Descending in a Russian MIR submersible to 5025 metres depth in the South Atlantic Ocean
I have spent a great deal of my life doing things connected with the sea.
I have been a sport diver and qualified scuba instructor, and have owned and operated several businesses connected with marine activities, both in the UK and overseas.
For about fifteen years I worked as an independent professional researcher, specialising in maritime history, particularly shipwrecks. In that capacity, I researched ships and shipwrecks for a number of authors, museum groups, underwater archaeologists and commercial salvage teams, including those looking for what we would call 'treasure'.
As part of my research career, I took part in an expedition to find two sunken WW2 vessels in the South Atlantic Ocean.
During this trip I visited the seabed in a MIR submersible to a depth of 5025 metres.
The story of this expedition is told in James Hamilton-Paterson's book entitled Three Miles Down.
There is an ongoing international debate about whether commercial interests should be permitted to look for and profit from the retrieval of high value shipwreck cargoes, especially when the shipwrecks themselves are deemed to be of historic value. This debate has become even more intense now that technological advances have put almost every sunken vessel within reach.

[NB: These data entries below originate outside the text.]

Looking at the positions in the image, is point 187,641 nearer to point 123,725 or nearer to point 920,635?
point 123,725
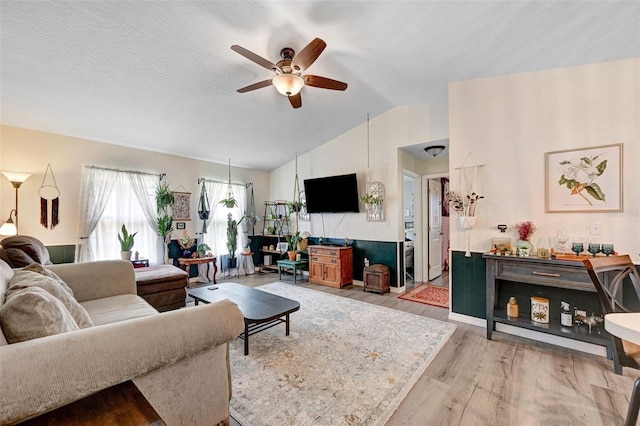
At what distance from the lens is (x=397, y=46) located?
8.43 feet

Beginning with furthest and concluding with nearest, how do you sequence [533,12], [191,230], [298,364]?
1. [191,230]
2. [298,364]
3. [533,12]

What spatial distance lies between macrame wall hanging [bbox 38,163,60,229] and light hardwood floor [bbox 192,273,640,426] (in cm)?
502

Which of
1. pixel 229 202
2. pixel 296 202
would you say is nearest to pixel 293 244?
pixel 296 202

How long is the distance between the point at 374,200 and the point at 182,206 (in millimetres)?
3704

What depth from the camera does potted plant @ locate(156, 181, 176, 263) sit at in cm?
468

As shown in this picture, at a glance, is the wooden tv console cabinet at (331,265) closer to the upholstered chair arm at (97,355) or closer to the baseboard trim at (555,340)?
the baseboard trim at (555,340)

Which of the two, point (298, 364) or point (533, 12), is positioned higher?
point (533, 12)

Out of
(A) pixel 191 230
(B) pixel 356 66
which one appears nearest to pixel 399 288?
(B) pixel 356 66

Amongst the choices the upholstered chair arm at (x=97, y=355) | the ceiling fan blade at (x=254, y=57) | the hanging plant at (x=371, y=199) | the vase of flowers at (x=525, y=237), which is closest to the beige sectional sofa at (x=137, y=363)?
the upholstered chair arm at (x=97, y=355)

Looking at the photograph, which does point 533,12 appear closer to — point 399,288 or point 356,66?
point 356,66

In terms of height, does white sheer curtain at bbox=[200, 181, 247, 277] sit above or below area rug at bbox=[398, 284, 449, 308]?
above

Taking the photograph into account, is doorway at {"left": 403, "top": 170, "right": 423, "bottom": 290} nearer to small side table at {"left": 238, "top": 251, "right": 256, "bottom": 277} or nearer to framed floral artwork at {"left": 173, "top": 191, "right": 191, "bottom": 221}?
small side table at {"left": 238, "top": 251, "right": 256, "bottom": 277}

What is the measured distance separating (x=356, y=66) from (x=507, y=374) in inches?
131

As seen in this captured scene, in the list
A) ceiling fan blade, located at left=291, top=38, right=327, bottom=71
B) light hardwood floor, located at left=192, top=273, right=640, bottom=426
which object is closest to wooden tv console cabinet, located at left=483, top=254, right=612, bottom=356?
light hardwood floor, located at left=192, top=273, right=640, bottom=426
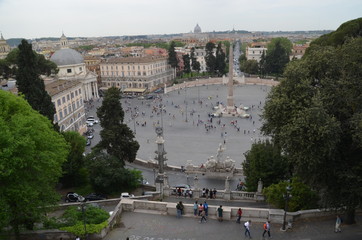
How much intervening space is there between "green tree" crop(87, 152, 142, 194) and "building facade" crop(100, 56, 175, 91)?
55.6 m

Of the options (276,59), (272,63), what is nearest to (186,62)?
(272,63)

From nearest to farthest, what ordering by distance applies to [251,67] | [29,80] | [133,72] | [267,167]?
[267,167] < [29,80] < [133,72] < [251,67]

My personal view is that the main treasure to be had is the increase in our knowledge of these ships and their history. Whatever else happens, it is really important to record and document what is found and to preserve knowledge.
My interest in East India Company ships goes back to my early days as a diver, when I literally bumped into a lot of them underwater, and so I thought it would be a good idea to put information about these amazing ships and seafarers online for others to enjoy as much as I have.